How Can You Enhance Your Retirement Income?
Participate in your company’s 401K or other retirement plan. Have regular weekly or monthly withdrawals taken directly from your paycheck and added to your retirement account. You can also set up your own traditional or Roth IRA (Individual Retirement Account) where you can make additional contributions toward your retirement. Most experts would recommend a Roth IRA as you pay taxes at the time you put money in, but then it grows tax free and when you eventually withdraw it, you have no tax liability.
Another source of retirement income might be a pension you receive for working for a company for a number of years. The Post Office and most Federal and State jobs are known for providing pensions. If you serve long enough in the Military, you can walk away at a relatively young age with a nice pension.

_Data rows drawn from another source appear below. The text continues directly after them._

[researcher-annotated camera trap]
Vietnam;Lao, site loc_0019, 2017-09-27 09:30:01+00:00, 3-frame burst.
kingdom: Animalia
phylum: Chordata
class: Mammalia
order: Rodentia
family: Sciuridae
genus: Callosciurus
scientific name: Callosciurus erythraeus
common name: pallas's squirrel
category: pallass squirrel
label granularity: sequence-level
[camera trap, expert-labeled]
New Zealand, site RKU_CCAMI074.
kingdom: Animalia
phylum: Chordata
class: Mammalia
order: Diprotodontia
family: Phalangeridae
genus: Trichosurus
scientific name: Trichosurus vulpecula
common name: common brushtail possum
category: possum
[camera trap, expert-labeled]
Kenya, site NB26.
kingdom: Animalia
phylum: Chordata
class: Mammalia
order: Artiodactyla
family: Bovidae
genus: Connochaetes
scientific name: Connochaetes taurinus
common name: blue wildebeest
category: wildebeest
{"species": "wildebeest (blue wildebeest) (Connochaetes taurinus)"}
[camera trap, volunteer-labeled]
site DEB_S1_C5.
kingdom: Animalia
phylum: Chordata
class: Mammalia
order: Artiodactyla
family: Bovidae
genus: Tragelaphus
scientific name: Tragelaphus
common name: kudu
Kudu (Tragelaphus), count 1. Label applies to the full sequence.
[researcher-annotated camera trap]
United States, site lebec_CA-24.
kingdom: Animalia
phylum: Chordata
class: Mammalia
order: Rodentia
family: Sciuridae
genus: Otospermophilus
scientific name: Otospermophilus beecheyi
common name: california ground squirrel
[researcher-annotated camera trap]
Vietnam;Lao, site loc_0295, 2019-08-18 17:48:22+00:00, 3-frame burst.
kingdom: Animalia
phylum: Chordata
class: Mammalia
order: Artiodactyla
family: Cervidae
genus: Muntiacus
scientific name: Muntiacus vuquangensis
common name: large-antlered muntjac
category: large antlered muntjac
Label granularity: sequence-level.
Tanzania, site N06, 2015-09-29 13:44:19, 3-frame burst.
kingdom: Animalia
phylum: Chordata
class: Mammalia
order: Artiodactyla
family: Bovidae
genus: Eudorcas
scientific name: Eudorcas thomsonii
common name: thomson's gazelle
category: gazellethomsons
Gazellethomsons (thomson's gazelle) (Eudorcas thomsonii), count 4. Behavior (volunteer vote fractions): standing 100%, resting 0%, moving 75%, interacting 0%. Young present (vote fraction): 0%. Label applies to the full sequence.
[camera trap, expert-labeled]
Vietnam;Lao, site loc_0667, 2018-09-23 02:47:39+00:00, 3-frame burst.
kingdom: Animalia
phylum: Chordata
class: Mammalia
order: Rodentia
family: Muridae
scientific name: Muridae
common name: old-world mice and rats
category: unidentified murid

Finally, you should consider the equity in your home. If your house is paid off by the time you’re ready to retire, you may have the answer to your retirement income needs. If the house is too big for your needs, you may consider selling it, taking the proceeds and buying a smaller, less expensive place to live. If you just love your house and would never consider moving, a reverse mortgage (where you get monthly payments based on how much equity you have) could be the solution to needed retirement income.